* **Entries from a dataset**:
↓
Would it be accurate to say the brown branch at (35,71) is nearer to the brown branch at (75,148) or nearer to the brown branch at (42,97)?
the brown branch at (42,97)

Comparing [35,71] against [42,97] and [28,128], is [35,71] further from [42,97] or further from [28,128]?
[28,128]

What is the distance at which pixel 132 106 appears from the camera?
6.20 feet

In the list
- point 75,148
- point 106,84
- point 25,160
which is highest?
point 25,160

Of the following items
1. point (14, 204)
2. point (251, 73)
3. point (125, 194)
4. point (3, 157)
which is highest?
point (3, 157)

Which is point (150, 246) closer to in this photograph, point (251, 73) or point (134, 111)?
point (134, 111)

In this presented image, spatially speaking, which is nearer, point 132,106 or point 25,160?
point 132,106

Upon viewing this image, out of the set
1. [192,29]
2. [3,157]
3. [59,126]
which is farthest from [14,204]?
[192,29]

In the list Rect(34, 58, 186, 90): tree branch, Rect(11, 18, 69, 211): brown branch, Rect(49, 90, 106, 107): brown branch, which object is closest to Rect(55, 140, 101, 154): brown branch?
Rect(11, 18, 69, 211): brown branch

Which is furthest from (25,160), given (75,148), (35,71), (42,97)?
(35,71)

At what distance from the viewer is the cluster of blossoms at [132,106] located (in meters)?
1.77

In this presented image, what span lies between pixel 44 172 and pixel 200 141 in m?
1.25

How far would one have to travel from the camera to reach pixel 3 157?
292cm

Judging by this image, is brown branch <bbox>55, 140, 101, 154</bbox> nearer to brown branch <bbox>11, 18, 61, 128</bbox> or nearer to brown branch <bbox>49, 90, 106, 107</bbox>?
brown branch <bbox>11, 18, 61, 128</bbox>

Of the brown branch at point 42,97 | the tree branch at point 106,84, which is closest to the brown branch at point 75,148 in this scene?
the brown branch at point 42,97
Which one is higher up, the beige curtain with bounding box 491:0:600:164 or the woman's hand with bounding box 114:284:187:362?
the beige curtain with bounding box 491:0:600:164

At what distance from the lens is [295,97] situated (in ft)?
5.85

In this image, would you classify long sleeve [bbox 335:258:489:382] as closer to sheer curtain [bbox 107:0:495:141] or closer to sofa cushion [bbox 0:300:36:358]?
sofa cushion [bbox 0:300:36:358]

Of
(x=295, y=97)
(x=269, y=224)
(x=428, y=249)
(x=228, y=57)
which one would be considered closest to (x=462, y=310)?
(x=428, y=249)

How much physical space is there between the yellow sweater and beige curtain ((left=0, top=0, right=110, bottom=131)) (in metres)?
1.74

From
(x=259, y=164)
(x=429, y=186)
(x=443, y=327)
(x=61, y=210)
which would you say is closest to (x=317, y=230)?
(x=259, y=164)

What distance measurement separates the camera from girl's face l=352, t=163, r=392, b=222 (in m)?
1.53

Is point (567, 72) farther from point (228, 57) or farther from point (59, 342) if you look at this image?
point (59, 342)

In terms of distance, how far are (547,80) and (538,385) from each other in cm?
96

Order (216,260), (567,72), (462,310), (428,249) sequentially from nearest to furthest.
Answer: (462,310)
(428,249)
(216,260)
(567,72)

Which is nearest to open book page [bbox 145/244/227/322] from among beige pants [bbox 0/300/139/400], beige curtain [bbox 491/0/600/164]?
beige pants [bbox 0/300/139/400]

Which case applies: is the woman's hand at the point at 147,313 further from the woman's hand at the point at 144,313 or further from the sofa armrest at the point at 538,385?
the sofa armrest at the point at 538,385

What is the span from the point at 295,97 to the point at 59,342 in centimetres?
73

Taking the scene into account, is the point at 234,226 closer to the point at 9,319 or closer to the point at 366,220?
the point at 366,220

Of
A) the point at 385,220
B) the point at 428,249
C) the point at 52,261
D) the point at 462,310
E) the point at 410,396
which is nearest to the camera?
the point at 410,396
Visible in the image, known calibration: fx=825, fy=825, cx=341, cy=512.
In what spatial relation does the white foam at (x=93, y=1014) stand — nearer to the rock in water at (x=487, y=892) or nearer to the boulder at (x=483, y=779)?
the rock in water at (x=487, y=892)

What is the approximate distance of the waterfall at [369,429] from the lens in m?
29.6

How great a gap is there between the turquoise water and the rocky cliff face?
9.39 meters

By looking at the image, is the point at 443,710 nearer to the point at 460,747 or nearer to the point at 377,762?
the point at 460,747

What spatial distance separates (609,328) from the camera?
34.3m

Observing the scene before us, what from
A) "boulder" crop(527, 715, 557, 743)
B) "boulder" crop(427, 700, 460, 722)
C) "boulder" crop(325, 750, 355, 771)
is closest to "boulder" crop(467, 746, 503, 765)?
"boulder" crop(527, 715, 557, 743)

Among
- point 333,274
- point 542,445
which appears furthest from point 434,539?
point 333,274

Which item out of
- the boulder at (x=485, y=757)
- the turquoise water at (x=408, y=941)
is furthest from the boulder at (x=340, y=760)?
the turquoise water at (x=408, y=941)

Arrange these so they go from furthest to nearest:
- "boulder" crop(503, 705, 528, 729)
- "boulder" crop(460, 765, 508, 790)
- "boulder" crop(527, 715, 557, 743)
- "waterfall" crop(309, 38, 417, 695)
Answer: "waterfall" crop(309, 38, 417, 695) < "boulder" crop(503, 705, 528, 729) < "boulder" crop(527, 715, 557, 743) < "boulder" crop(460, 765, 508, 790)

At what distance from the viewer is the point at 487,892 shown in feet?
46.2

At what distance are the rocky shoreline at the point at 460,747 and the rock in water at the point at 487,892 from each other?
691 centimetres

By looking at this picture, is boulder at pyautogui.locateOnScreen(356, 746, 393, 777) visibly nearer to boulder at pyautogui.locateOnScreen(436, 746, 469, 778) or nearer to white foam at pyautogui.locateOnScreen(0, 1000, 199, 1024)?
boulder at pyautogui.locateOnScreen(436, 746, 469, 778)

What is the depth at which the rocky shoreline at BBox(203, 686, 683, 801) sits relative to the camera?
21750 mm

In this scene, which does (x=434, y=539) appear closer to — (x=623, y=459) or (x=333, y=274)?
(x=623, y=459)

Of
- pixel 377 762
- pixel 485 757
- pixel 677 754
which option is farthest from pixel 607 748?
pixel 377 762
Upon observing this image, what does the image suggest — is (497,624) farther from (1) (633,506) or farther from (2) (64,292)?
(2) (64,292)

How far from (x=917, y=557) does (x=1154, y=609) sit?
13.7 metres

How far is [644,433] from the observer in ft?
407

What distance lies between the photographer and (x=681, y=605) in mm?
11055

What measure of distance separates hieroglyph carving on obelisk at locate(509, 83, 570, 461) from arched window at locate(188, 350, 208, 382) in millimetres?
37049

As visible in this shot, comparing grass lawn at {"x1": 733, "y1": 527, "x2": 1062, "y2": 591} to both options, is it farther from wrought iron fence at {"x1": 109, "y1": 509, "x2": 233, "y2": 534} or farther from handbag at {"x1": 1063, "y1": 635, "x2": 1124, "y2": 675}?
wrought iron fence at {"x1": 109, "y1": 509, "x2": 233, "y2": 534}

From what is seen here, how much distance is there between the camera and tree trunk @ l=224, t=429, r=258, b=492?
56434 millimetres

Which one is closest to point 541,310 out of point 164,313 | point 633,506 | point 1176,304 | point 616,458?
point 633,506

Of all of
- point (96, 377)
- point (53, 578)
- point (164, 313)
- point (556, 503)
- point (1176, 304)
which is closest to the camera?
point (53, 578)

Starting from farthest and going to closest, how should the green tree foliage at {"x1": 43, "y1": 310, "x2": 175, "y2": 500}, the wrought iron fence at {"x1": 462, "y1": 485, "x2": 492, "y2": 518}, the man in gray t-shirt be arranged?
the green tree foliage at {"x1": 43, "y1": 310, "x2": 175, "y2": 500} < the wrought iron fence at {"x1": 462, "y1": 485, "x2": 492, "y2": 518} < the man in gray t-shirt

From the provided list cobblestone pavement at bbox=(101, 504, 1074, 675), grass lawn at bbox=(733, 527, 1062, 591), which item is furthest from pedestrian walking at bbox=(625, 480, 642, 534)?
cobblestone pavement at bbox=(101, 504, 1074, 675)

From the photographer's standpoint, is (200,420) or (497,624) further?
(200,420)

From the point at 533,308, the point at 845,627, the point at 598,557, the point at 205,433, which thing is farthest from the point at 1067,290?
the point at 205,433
↑
* **What is expected**: Output the line containing "Starting from farthest" and all lines after it to the end of the records, exactly as given.

* **Output below**:
Starting from farthest and going to closest, how should the green tree foliage at {"x1": 43, "y1": 310, "x2": 175, "y2": 500}, the wrought iron fence at {"x1": 462, "y1": 485, "x2": 492, "y2": 518}, the man in gray t-shirt be arranged?
the green tree foliage at {"x1": 43, "y1": 310, "x2": 175, "y2": 500} < the wrought iron fence at {"x1": 462, "y1": 485, "x2": 492, "y2": 518} < the man in gray t-shirt

From the provided list cobblestone pavement at bbox=(101, 504, 1074, 675), grass lawn at bbox=(733, 527, 1062, 591), which item is furthest from pedestrian walking at bbox=(625, 480, 642, 534)?
cobblestone pavement at bbox=(101, 504, 1074, 675)

From the photographer's standpoint, is (200,420) or (497,624) further?
(200,420)

From the point at 533,308, the point at 845,627, the point at 598,557, the point at 205,433, which thing is farthest from the point at 1067,290?
the point at 205,433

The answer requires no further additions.